After running the extension through 300 test classifications, a combination of rule-based and ML classifier was found to be best for ad tracking and profiling, a rule classifier for encryption and ML classifier for collection, limited retention, and ad disclosure categories. The result was a total of 27 misclassifications (11 for rule, 16 for ML classifier) with false negatives (18) weighing over false positives (9), and 28% of policies receiving an A, 50% a B, and 22% a C grade.
Most importantly, the study also highlights the inherent difficulties and ambiguities associated with natural language privacy policies by showing that “the ambiguity of text in privacy policies, as measured by semantic diversity, has statistical significance for whether a classification decision is more likely to succeed or fail.”
In addition to putting usability front and center, the system also follows a Privee-like approach to annotating a corpus of 115 privacy policies in an attempt to describe and extract nine specific categories of information like data retention, data security, first party collection/use, third party sharing, user choice among others.
The resulting annotation data is then used to generate natural language processing models to identify sequences of text that are more likely pertain to the same data practice (e.g. data retention) across different policies.
As the study mentions, it “allows for information to be found in the same place every time. It removes wiggle room and complicated terminology by using four standard symbols that can be compared easily. It allows for quick high-level visual feedback by looking at the overall intensity of the page, can be printed, can fit in a browser window, and has a glossary of useful terms attached.”
As evidenced in the Unroll.me case, companies can take the view that users should read their privacy policies before signing up, and that failing to do so is a sign of lack of privacy concern on part of the user. While that may or may not be the case, it is the responsibility of a website (or service) owner to ensure that they do all they can to make their data practices readable and transparent, thereby reducing the time it takes to read them, or else face regulatory action for failing to comply.

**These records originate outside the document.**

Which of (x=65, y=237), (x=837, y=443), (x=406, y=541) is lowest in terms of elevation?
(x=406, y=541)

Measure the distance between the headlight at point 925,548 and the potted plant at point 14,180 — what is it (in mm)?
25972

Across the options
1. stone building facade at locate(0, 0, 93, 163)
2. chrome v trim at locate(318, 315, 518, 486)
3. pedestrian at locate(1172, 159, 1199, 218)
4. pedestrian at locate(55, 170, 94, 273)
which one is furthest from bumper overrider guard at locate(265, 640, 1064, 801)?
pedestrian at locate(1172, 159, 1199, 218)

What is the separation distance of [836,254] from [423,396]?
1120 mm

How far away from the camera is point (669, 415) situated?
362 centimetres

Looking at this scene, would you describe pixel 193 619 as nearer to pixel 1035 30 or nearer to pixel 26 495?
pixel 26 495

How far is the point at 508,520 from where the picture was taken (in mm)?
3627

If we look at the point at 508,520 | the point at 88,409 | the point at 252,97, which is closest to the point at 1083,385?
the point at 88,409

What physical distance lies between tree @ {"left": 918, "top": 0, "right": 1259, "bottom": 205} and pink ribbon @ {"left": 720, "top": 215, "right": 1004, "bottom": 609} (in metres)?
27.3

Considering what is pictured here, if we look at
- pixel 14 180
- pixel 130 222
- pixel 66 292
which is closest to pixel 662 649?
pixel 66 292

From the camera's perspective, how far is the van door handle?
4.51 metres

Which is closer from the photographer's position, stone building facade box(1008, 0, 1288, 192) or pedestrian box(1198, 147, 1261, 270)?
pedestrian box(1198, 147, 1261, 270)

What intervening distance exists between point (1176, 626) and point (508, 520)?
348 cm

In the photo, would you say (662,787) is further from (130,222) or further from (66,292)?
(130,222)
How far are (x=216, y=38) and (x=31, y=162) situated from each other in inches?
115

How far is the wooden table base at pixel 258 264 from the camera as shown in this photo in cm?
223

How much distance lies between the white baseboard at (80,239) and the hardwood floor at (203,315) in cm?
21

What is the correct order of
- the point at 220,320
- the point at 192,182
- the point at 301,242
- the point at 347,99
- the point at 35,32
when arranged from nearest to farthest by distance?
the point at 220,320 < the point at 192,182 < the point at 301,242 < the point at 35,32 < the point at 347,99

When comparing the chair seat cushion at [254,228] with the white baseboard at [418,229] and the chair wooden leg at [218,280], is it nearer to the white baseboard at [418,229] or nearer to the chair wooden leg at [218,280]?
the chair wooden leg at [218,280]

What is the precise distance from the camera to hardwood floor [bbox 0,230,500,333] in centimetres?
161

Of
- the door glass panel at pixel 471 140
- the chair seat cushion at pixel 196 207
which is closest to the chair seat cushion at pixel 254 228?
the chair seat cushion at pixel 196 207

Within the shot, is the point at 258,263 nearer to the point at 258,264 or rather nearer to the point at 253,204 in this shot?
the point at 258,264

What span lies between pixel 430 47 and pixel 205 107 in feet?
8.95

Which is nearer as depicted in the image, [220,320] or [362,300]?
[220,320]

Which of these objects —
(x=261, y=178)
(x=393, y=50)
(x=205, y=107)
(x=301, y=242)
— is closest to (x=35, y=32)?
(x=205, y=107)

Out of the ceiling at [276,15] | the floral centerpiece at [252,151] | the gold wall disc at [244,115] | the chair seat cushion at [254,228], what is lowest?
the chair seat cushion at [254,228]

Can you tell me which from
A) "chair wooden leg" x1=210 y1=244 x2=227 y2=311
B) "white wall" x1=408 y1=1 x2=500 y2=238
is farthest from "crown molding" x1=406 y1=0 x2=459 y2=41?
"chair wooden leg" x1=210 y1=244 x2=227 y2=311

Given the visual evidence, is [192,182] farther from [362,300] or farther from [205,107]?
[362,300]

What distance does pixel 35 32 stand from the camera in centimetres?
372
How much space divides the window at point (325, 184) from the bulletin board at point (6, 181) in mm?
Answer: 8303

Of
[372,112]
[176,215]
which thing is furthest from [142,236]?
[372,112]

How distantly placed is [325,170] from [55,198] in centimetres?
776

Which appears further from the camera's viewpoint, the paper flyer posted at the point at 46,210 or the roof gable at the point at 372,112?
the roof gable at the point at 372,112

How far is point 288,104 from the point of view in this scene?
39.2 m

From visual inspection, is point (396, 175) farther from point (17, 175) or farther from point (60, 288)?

A couple of promising solutions in this front range from having a privacy nutrition label, to grading them (Privee) or visualizing them in the form a map spanning multiple color-coded privacy practice categories (Usable Privacy Privacy Project). No matter what the approach is, gaining a deeper understanding of the exact kind of information that matters the most to users will help drive the conversation towards better privacy policies and make them effective.